Tim Condon, Chief Economist at ING, credits the PBOC’s steadier USDCNY fixing policy for stemming capital outflows and is reviewing their 6.47 yearend USDCNY forecast for upward revision.
“The April trade data released yesterday lessened our fear that the pronounced slowdown in export growth in January-March would persist. The -1.8% YoY growth put year-to-date growth at -7.7%, up from -9.6% in March. We revise our full-year forecast to -6.8% from – 9.1%.
The 10.9% contraction in imports in April was more than double the consensus forecast. Unlike in in Korea where petroleum, petroleum product and gas imports explain the majority of the import decline, machinery and transport equipment imports explain a larger share of the decline in China. Based on ING’s US$40 yearend oil price forecast our full-year import growth forecast is -11.1% and our trade surplus forecast is US$635bn, up from US$603bn in 2015.
April foreign reserves data released on Saturday allayed fears that the 1.1% depreciation of the CFETS RMB index in April despite the 1.9% average DXY depreciation would trigger capital outflows.

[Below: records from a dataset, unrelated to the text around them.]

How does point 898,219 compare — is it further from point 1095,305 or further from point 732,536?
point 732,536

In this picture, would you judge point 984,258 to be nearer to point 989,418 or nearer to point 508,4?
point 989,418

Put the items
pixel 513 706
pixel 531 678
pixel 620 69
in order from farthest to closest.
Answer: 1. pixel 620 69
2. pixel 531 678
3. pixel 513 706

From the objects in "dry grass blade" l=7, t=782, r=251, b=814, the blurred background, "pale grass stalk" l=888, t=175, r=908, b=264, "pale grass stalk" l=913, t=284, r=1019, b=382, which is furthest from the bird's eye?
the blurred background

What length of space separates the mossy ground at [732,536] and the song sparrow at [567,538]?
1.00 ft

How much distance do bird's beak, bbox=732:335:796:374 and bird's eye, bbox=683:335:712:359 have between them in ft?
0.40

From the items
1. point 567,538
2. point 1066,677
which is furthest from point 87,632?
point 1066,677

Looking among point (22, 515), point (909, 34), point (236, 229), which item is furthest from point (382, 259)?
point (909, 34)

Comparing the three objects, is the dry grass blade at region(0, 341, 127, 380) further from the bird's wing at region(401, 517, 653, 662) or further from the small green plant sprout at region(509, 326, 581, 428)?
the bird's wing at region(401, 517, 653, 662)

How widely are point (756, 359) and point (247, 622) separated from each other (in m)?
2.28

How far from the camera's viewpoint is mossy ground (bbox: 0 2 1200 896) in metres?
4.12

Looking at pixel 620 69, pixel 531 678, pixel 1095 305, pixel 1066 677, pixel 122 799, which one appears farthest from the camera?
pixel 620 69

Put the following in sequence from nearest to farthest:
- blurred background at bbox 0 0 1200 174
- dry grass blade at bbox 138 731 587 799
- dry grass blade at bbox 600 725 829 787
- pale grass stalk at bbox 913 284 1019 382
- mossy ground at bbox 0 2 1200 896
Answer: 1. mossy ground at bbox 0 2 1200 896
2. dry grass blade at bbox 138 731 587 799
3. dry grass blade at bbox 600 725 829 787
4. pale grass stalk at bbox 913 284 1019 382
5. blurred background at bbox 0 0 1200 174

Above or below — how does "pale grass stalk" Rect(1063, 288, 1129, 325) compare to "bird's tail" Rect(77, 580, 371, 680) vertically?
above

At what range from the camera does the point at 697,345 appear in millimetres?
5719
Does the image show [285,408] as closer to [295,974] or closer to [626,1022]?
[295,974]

Foreign reserves increased for a second consecutive month to US$3.219trn, up US$6.4bn from March. We believe the authorities can live with capital outflows as long as foreign reserves stay above US$3trn, implying monthly declines of c.US$20bn.
We credit the PBOC’s steadier USDCNY fixing policy for stemming capital outflows. We are reviewing our 6.47 yearend USDCNY forecast (spot 6.50, Bloomberg consensus 6.67, NDF 6.62) for upward revision on our view that the authorities seek to maximize NEER depreciation subject to keeping USDCNY flat or nearly flat – at most low single-digit CNY depreciation.”